She was seventy years of age when he wrote the elaborate account 

of her beauty. She had blue eyes and fair hair, though belonging 

to one of the darkest parts of France. 

 

Ploss and Bartels (_Das Weib_, bd. 1, sec. 3) have independently 

brought together a number of passages from the writers of many 

countries describing their ideals of beauty. On this collection I 

have not drawn. 

 

When we survey broadly the ideals of feminine beauty set down by the 

peoples of many lands, it is interesting to note that they all contain 

many features which appeal to the aesthetic taste of the modern European, 

and many of them, indeed, contain no features which obviously clash with 

his canons of taste. It may even be said that the ideals of some savages 

affect us more sympathetically than some of the ideals of our own mediaeval 

ancestors. As a matter of fact, European travelers in all parts of the 

world have met with women who were gracious and pleasant to look on, and 

not seldom even in the strict sense beautiful, from the standpoint of 

European standards. Such individuals have been found even among those 

races with the greatest notoriety for ugliness. 

 

Even among so primitive and remote a people as the Australians 

beauty in the European sense is sometimes found. "I have on two 

occasions," Lumholtz states, "seen what might be called beauties 

among the women of western Queensland. Their hands were small, 

their feet neat and well shaped, with so high an instep that one 

asked oneself involuntarily where in the world they had acquired 

this aristocratic mark of beauty. Their figure was above 

criticism, and their skin, as is usually the case among the young 

women, was as soft as velvet. When these black daughters of Eve 

smiled and showed their beautiful white teeth, and when their 

eyes peeped coquettishly from beneath the curly hair which hung 

in quite the modern fashion down their foreheads," Lumholtz 

realized that even here women could exert the influence ascribed 

by Goethe to women generally. (C. Lumholtz, _Among Cannibals_, p.

• DATA BELOW:

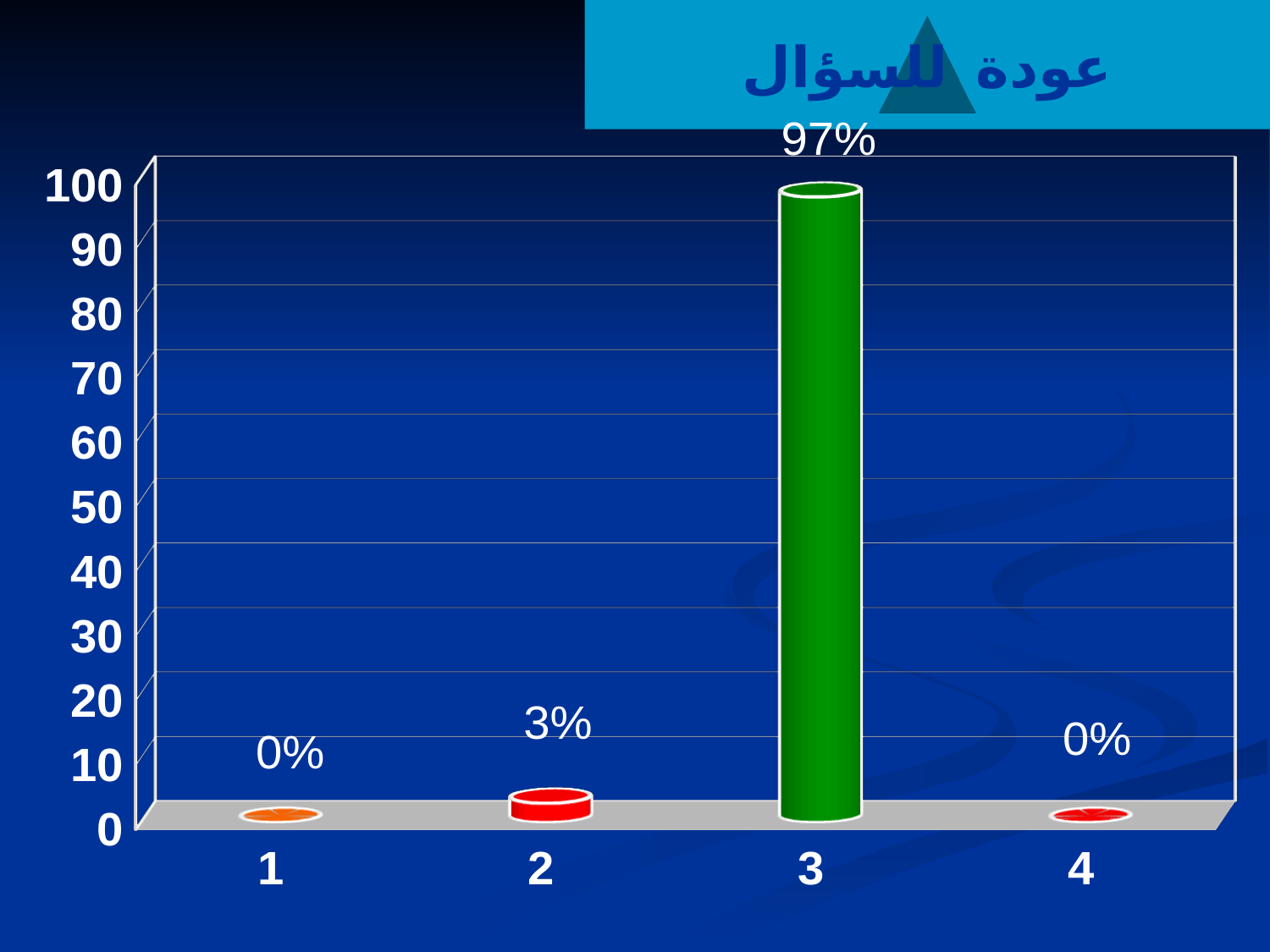
Which category has the highest value? 3 What is the value for category 2? 3% What is the difference between the values for category 3 and category 2? 94% Is the value for category 2 greater or less than 10? less How many categories are shown on the x axis? 4 What colour is the bar for category 3? green Which is larger, the value for category 2 or the value for category 3? the value for category 3 What is the value for category 1? 0% Is the value for category 3 greater or less than 90? greater What is the value for category 3? 97% What kind of chart is shown on the slide? bar chart What is the value for category 4? 0%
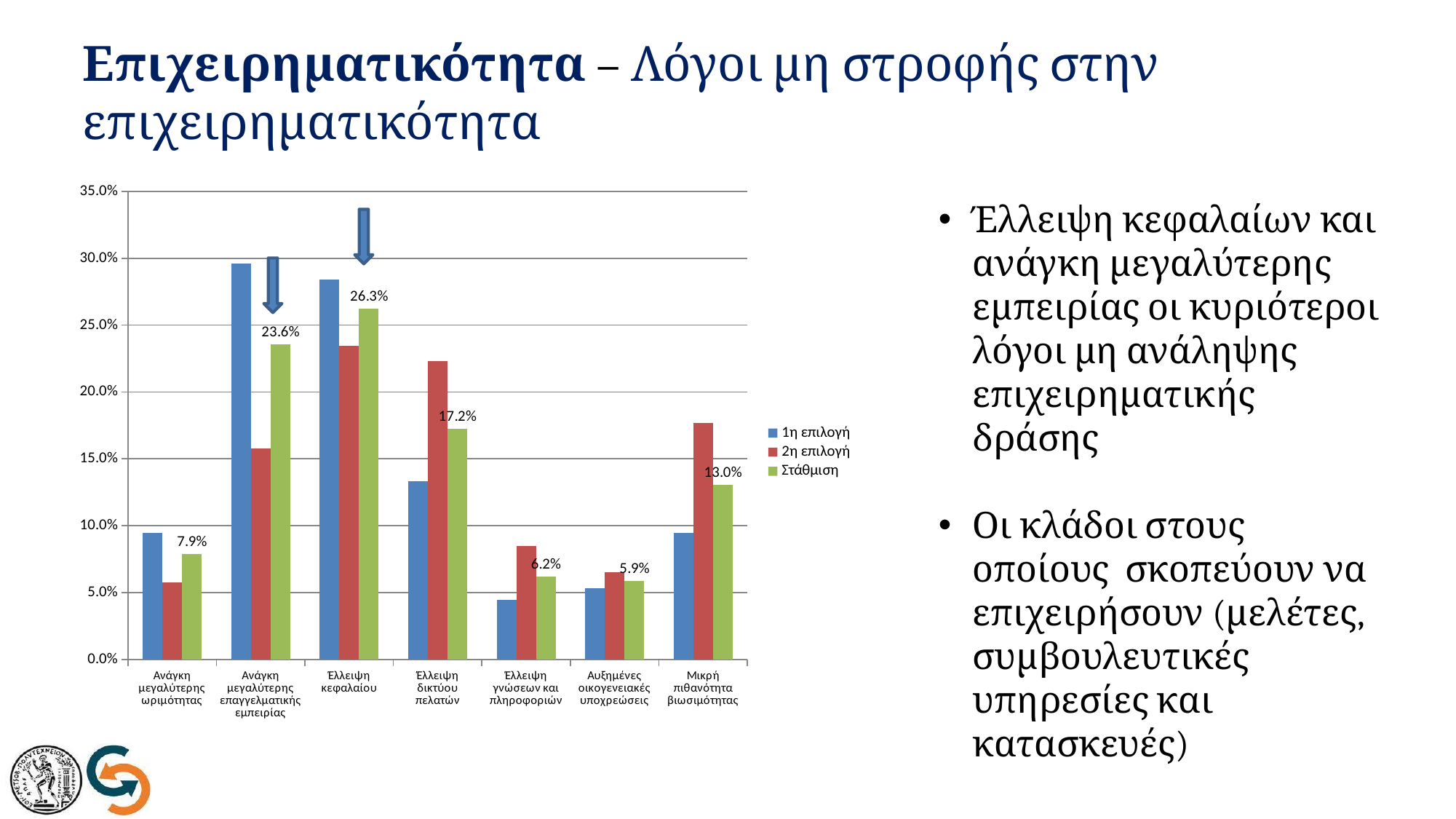
How many categories are shown on the x axis of the chart? 7 How many series does the chart legend list? 3 What is the Στάθμιση value for Μικρή πιθανότητα βιωσιμότητας? 13.0% What is the Στάθμιση value for Έλλειψη κεφαλαίου? 26.3% What type of chart is shown on the slide? bar chart Is the 1η επιλογή value for Ανάγκη μεγαλύτερης επαγγελματικής εμπειρίας greater or less than 25.0%? greater Which category has the highest Στάθμιση value? Έλλειψη κεφαλαίου Which legend entry is shown in green? Στάθμιση What is the Στάθμιση value for Ανάγκη μεγαλύτερης επαγγελματικής εμπειρίας? 23.6% What is the difference between the Στάθμιση values for Έλλειψη κεφαλαίου and Έλλειψη δικτύου πελατών? 9.1% Which category has the lowest Στάθμιση value? Αυξημένες οικογενειακές υποχρεώσεις Which is larger for Μικρή πιθανότητα βιωσιμότητας: the 1η επιλογή value or the 2η επιλογή value? 2η επιλογή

• INSTRUCTION 1:
List every person named in the excerpt on ideals of feminine beauty.
• INSTRUCTION 2:
In the excerpt on ideals of feminine beauty, in what region did Lumholtz see women he called beauties?
• INSTRUCTION 3:
Please pick up the excerpt on ideals of feminine beauty at the point where it stops and carry it on.

• ANSWER SECTION 1:
Ploss, Bartels, Lumholtz, Goethe

• ANSWER SECTION 2:
Western Queensland.

• ANSWER SECTION 3:
132.) Much has, again, been written about the beauty of the 

American Indians. See, e.g., an article by Dr. Shufeldt, "Beauty 

from an Indian's Point of View," _Cosmopolitan Magazine_, April, 

1895. Among the Seminole Indians, especially, it is said that 

types of handsome and comely women are not uncommon. (_Clay_ 

MacCauley, "Seminole Indians of Florida," _Fifth Annual Report of 

the Bureau of Ethnology_, 1883-1884, pp. 493 et seq.)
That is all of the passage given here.